### WHAT NEEDS TO BE DONE
Copy the listing below word for word, leaving out the pictures.

### SUPPLIED DATA
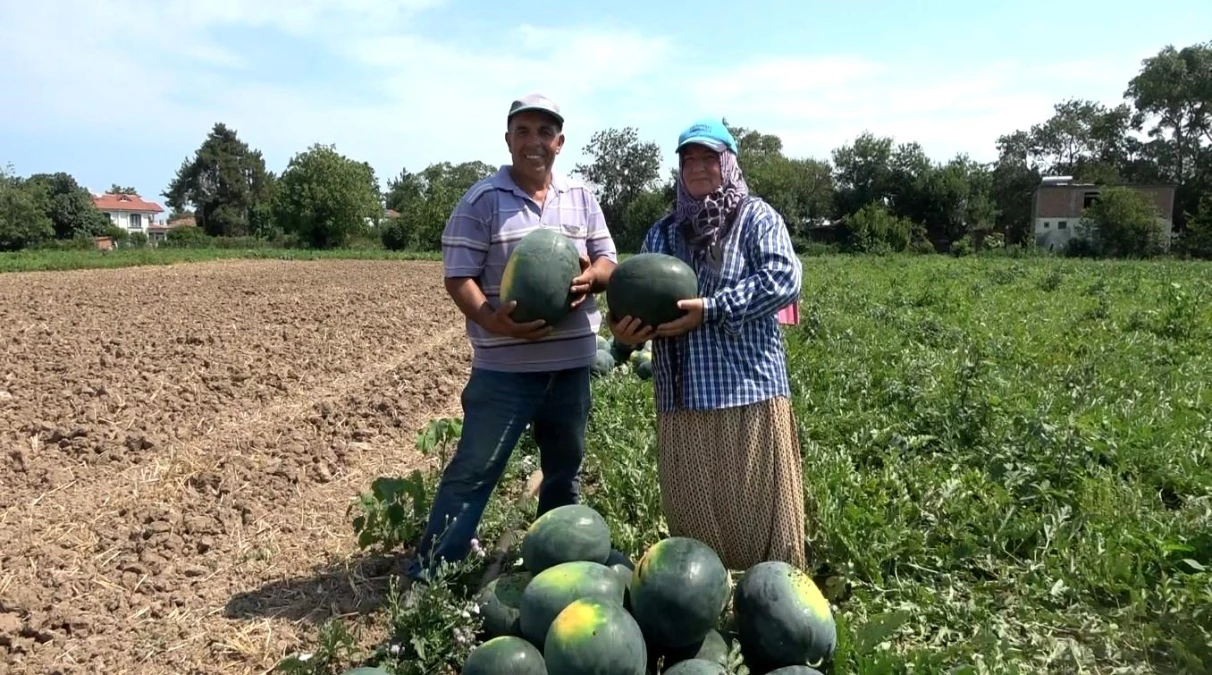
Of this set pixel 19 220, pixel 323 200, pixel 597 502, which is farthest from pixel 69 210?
pixel 597 502

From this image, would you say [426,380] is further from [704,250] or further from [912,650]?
[912,650]

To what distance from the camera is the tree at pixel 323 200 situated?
206 ft

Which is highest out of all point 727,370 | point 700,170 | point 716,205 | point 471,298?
point 700,170

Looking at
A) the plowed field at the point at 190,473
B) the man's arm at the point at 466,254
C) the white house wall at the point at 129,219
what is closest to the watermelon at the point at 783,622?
the man's arm at the point at 466,254

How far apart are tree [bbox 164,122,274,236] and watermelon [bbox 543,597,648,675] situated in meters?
95.6

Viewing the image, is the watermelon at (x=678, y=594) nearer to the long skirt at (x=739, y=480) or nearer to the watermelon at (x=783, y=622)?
the watermelon at (x=783, y=622)

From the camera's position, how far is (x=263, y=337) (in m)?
12.0

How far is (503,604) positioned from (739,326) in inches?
54.7

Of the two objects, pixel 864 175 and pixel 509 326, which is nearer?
pixel 509 326

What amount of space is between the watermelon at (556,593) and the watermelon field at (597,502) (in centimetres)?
36

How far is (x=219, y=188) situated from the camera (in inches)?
3681

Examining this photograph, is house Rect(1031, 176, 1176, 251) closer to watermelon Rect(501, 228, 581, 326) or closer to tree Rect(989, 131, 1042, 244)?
tree Rect(989, 131, 1042, 244)

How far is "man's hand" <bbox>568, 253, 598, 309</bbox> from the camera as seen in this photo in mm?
3596

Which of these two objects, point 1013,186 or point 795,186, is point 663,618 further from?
point 1013,186
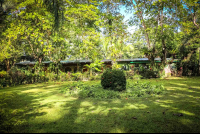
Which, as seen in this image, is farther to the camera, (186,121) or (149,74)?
(149,74)

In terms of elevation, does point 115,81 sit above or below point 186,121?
above

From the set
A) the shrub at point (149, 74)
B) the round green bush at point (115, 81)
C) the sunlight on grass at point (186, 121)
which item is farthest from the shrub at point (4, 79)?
the shrub at point (149, 74)

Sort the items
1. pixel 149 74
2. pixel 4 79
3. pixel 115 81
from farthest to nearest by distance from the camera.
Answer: pixel 149 74, pixel 4 79, pixel 115 81

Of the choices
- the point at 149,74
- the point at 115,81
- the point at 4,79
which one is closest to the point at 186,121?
the point at 115,81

### WRITTEN REPLY
Of this set pixel 19 220, pixel 323 200, pixel 597 502, which is farthest from pixel 69 210?
pixel 597 502

From this image, would you say [426,380] is further from [704,250] or further from [912,650]?
[912,650]

To what distance from the camera is the tree at pixel 323 200 situated?
206 ft

Which is highest out of all point 727,370 | point 700,170 | point 716,205 | point 471,298?
point 700,170

Looking at
A) the plowed field at the point at 190,473
B) the man's arm at the point at 466,254
C) the white house wall at the point at 129,219
what is closest to the watermelon at the point at 783,622?
the man's arm at the point at 466,254

How far apart are tree [bbox 164,122,274,236] and watermelon [bbox 543,597,648,675] situated in meters?
95.6

Viewing the image, is the watermelon at (x=678, y=594) nearer to the long skirt at (x=739, y=480) or nearer to the watermelon at (x=783, y=622)?
the watermelon at (x=783, y=622)

From the camera's position, how far is (x=263, y=337) (in m)?
12.0

How far is (503,604) positioned from (739,326) in inches?
54.7

Of the two objects, pixel 864 175 and pixel 509 326, which is nearer?
pixel 509 326

What amount of space is between the watermelon at (556,593) and the watermelon field at (597,502) (in centimetres)?
36

How far is (x=219, y=188) situated from the camera (in inches)?
3681

Examining this photograph, is house Rect(1031, 176, 1176, 251) closer to watermelon Rect(501, 228, 581, 326) or closer to tree Rect(989, 131, 1042, 244)?
tree Rect(989, 131, 1042, 244)

How far is "man's hand" <bbox>568, 253, 598, 309</bbox> from the camera as seen in this photo in mm?
3596

Which of these two objects, point 1013,186 or point 795,186, is point 663,618 further from?
point 1013,186
Which, as seen in this image, is farther to the camera, (186,121) or (149,74)?
(149,74)

In terms of elevation, does point 115,81 sit above or below point 186,121?
above

From the set
A) the shrub at point (149, 74)
B) the round green bush at point (115, 81)
C) the sunlight on grass at point (186, 121)
which item is farthest from the shrub at point (4, 79)?
the shrub at point (149, 74)

Sort the items
1. pixel 149 74
2. pixel 4 79
3. pixel 115 81
from farthest to nearest by distance from the camera.
Answer: pixel 149 74, pixel 4 79, pixel 115 81

Of the choices
- the point at 149,74
- the point at 115,81
- the point at 4,79
which one is closest to the point at 186,121?
the point at 115,81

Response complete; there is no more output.